To move from intent to delivery, the Nation needed one decision-ready plan that named what the place must hold, how it would be made real, who would be involved and informed, and how known risks would be handled. In practice, that meant clearly defining essential cultural spaces (including areas for Elders’ presence, teaching and food preparation, gathering, and an outdoor area with a sacred fire), setting a paced path from site and services through build and handover with visible oversight by Chief & Council, and preparing for the specific risks already flagged in planning—soil conditions, blueprint/permit approvals, and potential opposition—so momentum could hold.
They also needed alignment across stakeholders, a steady communications and engagement plan, a path to funding and sponsorship, and practical ways to embed community employment and Knowledge Keepers’ guidance—while addressing baseline constraints noted in planning. Together, these needs defined the shift from vision to something durable the community could lead and sustain.
WHAT WE DID
Delivered a two-tier training program (essentials → advanced) to build a clear, Nation-led planning baseline for the Cultural Heritage Centre.
Formalized an Advisory Committee of Knowledge Keepers and embedded community employment into the delivery model.
Grounded purpose and scope in FWFN priorities: limited program space, renewing language and identity, strengthening land-based teachings, and centring community wellness.

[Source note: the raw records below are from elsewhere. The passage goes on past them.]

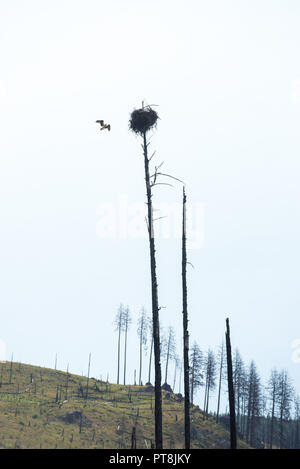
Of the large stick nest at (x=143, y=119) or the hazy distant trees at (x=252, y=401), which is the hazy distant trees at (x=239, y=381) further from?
the large stick nest at (x=143, y=119)

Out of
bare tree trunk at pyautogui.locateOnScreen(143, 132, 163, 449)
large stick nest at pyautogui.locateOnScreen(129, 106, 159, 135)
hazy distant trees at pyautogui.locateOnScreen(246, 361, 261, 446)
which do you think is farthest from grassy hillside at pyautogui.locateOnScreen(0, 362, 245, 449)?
large stick nest at pyautogui.locateOnScreen(129, 106, 159, 135)

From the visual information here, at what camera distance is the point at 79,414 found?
66375 mm

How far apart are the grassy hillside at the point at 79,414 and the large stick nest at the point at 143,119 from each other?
144ft

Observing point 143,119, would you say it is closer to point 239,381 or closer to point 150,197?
point 150,197

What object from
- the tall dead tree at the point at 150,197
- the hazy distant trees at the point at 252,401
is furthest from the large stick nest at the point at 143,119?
the hazy distant trees at the point at 252,401

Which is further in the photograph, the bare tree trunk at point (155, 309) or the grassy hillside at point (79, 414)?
the grassy hillside at point (79, 414)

Established simple governance and communications with steady reporting to Chief & Council.
Structured a sequenced path from site readiness and services through design, construction, landscaping, and handover.
Mapped stakeholders—who needed to be involved, consulted, or informed throughout the process.

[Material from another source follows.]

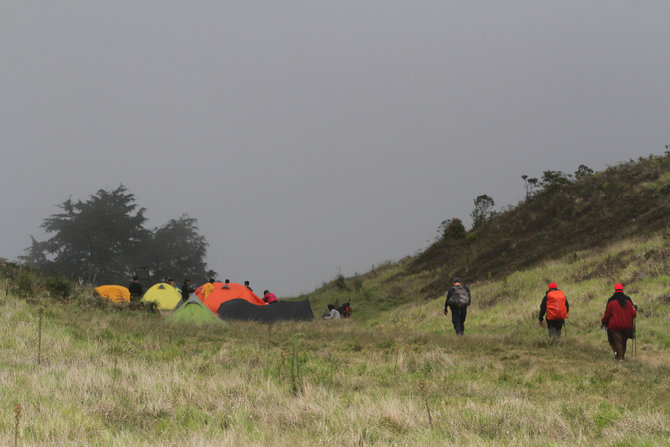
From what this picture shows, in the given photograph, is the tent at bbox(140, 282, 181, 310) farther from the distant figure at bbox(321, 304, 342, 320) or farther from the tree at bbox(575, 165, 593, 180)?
the tree at bbox(575, 165, 593, 180)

Defined essential cultural spaces, including an outdoor sacred- fire area.
Identified early risks (soil, permits, engagement challenges) and captured them in a risk register.
Unified mandate, scope, sequencing, stakeholder path, and risks into one coherent, actionable plan.
RESULTS WE GOT
Delivered an integrated, Nation-led plan mapping the full path from site and services through build and landscaping.
Preserved Nation-led control by embedding Knowledge Keeper guidance and community employment/skills development into the plan.
Created clear governance and coordination: transparent reporting to Chief & Council, defined roles, and predictable engagement touchpoints.
Unified scope, sequencing, governance, stakeholders, and risks to position FWFN for design and funding preparation with priorities anchored in community leadership.
Identified early risks—soil conditions, permit/blueprint approvals, potential opposition—to reduce surprises and pace decisions.
IN NUMBERS
1 Cultural Heritage Centre Project Plan Established
A Nation-led route from site and services through design, build, and landscape, with sponsor oversight and a clear reporting line to Chief & Council.
12 Deliverables Sequenced Into one Delivery Pathway
Integrating site/services, design–build–landscape, cultural guidance and employment, and project management into a coordinated route.
4.5-Year Delivery Timeline Set
A Paced pathway from planning and design through implementation to commissioning.